WH Smith begins selling e-readers, asks ‘what’s an e-reader?’
You know the Kindle has become truly ubiquitous when even WH Smith has to acknowledge it in some manner. Startled out of its cosy seat in front of the fire with a nice hot chocolate and a copy of Louie Spence’s autobiography lying face down on its lap, and just as it was dozing off too, the venerable high street newsagent, stationer, James Corden-enabler (Cordenabler?) and yes, alright, technically bookshop, has begun selling e-books and compatible readers in partnership with Canadian e-reader manufacturers Kobo.
As of this week, Smith will be the sole UK retailer of the Kobo e-reader and its library of 2.2 million e-books, with the readers retailing from £89.99 – putting it 99p behind the latest Kindle variant’s £89 – and over a million of the books available free of charge, including some truly astonishing-sounding titles, such as Slow Hands (but not that one), Kiss Me Deadly (but not that one) and Dancing In The Moonlight (but not that one. Or that one).
Whilst on one level it makes sense that Smith would want to keep up with Jones (he says, trying to spin a combination ‘keeping up with the Joneses’/Alas Smith & Jones crack out of the shaky assumption that everyone will understand Amazon also goes by the name Jones, which it doesn’t), e-readers on the whole aren’t exactly the kind of thing that Smith’s regular customers would likely go for, by its own admission: CEO Kate Swann describes the chain’s base as ‘lighter book readers’, with figures showing the average Smith customer buys just three books a year, with particularly strong showings from non-fiction and children’s books.

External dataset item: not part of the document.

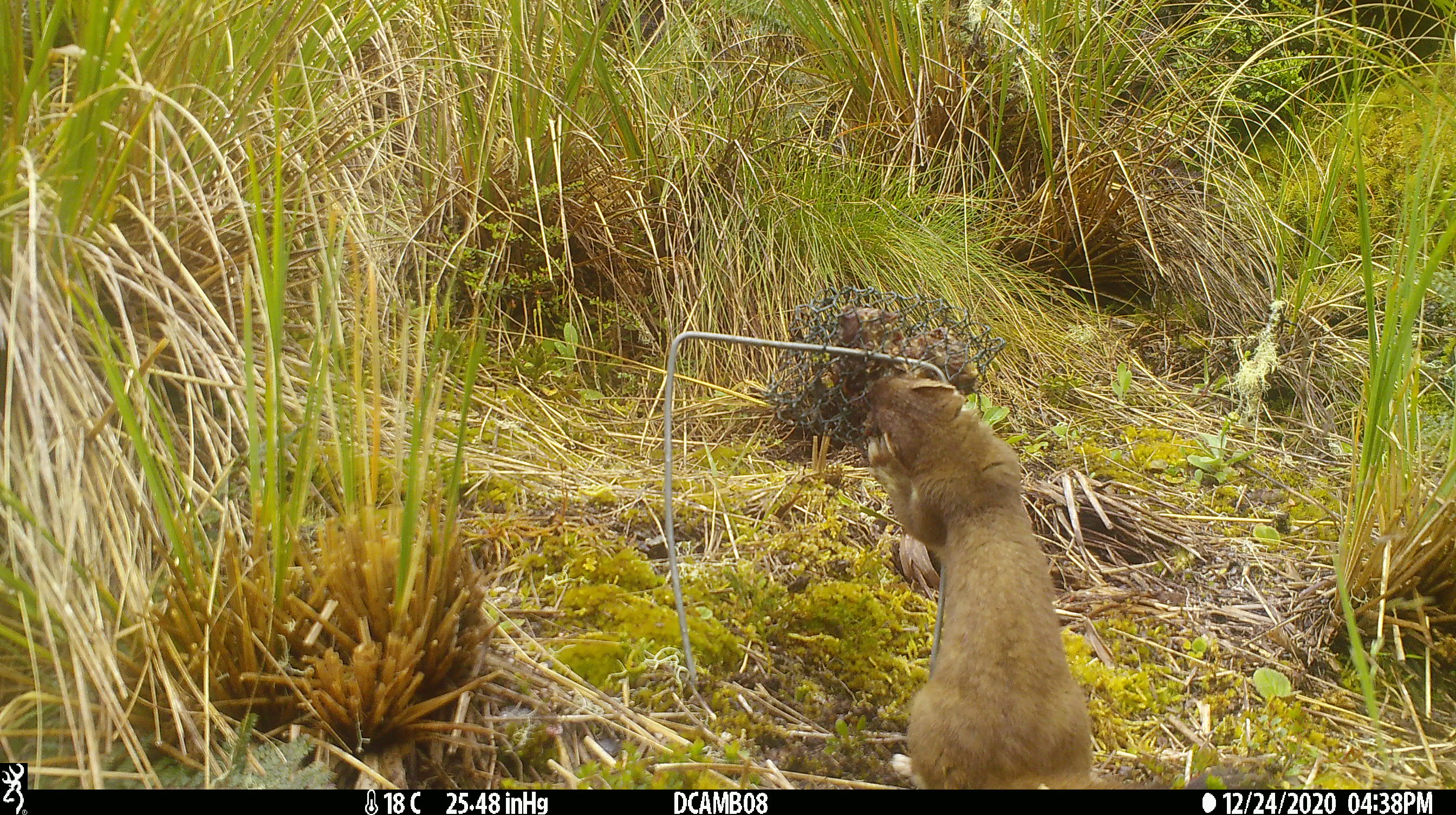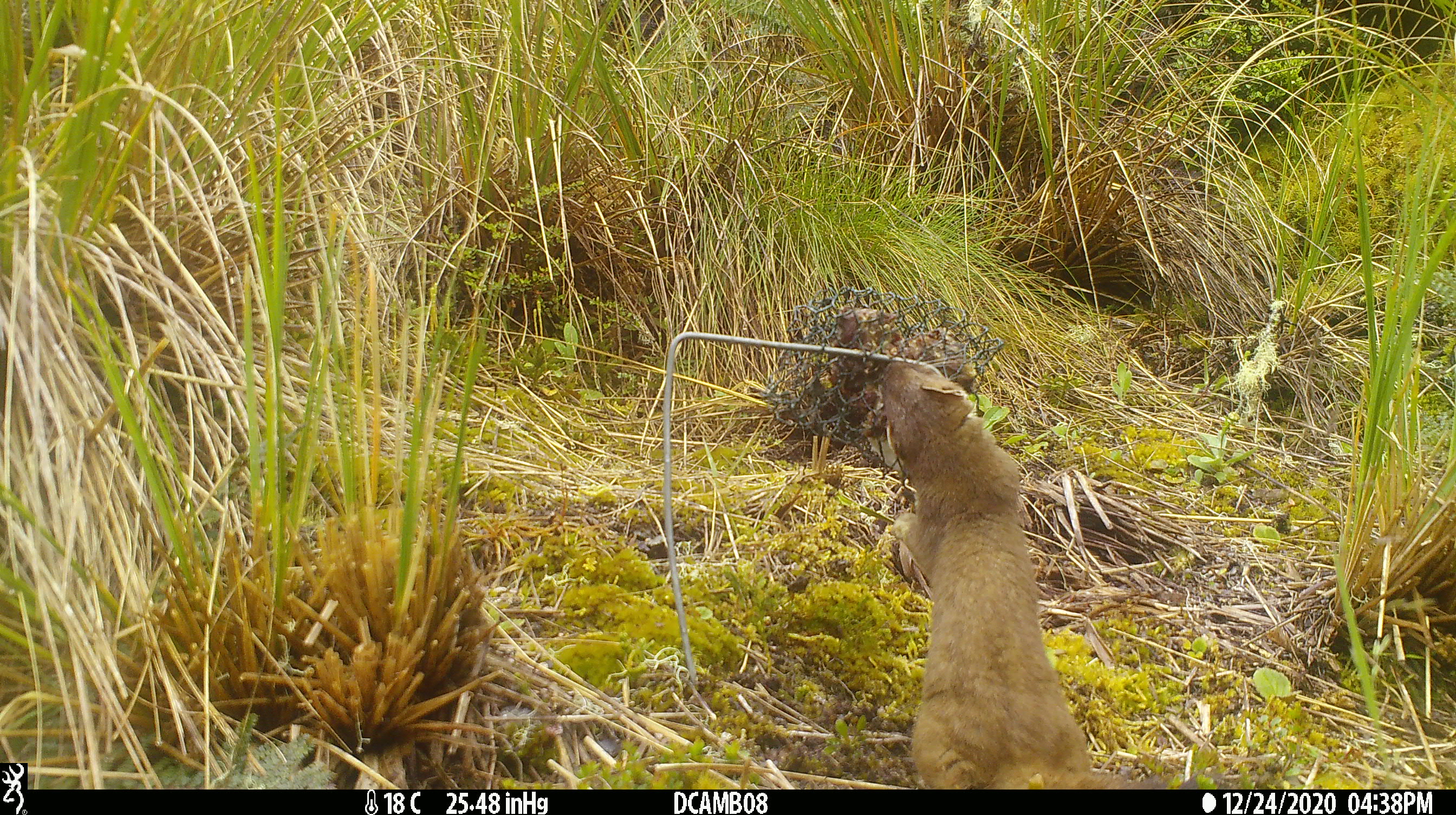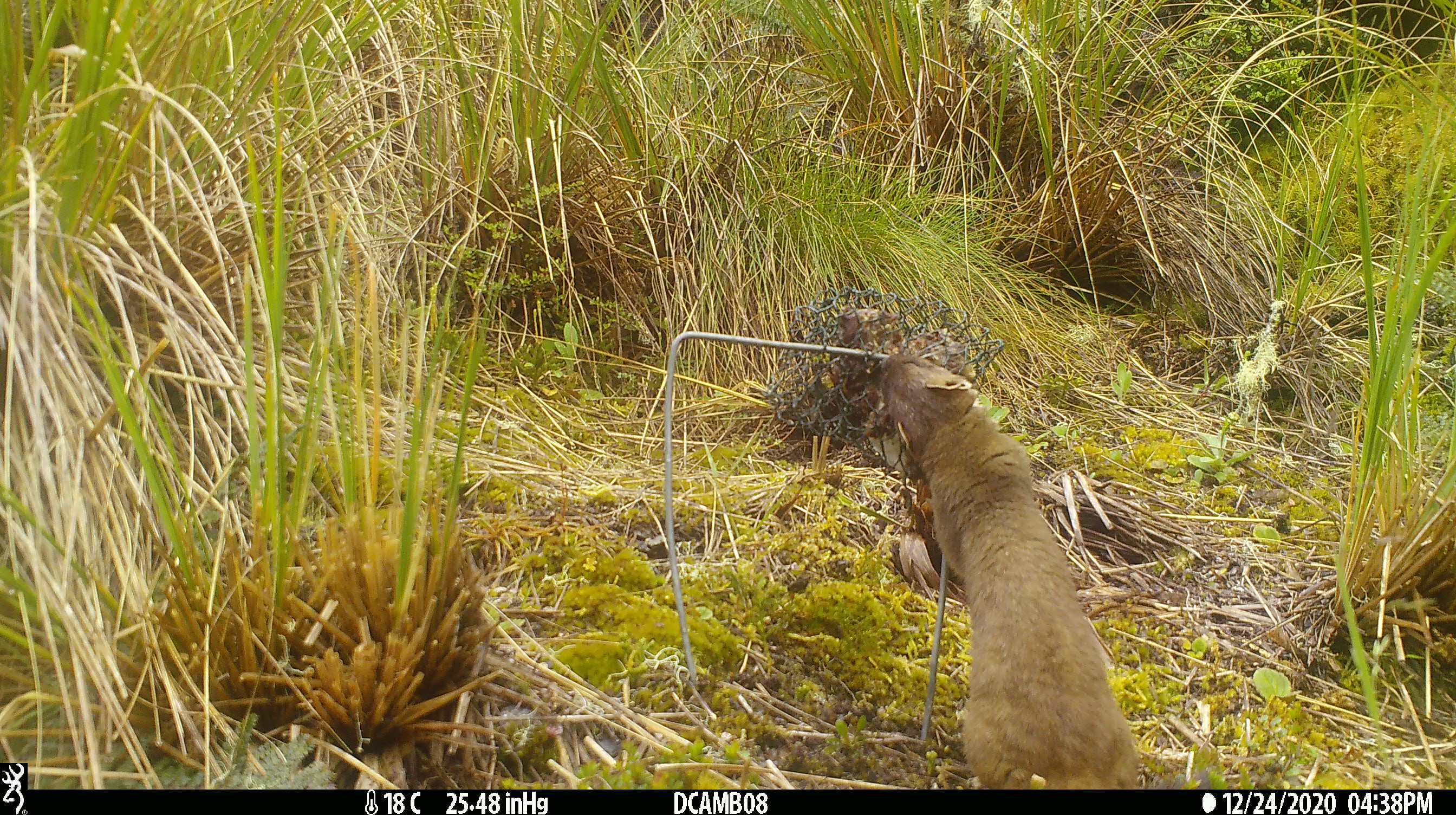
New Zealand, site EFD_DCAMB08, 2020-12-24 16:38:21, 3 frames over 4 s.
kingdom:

Compare this with the heavy reader/early adopter technology spod audience of the Kindle and it doesn’t seem like a particularly lucrative avenue for a company whose main source of revenue appears to be commuters who have forgotten to pack something to keep them occupied on the train – if they already have a Kindle, they can download new books from Amazon there and then; and if they forget to pack it, they’re not likely to splash out on another one just for the five hours from London to Glasgow.
Still, march of progress, etc., etc., and obviously the way things are going, this is an inevitability that Smith would have to deal with sooner rather than later regardless. Maybe by getting a foot in the door at this relatively early stage, they might be able to claw back a bit of the market from Amazon. Or maybe the Kobo will just end up the Zune to the Kindle’s iPod. Remember the Zune? Yes? Wait, yes? Wow. Microsoft wishes you didn’t.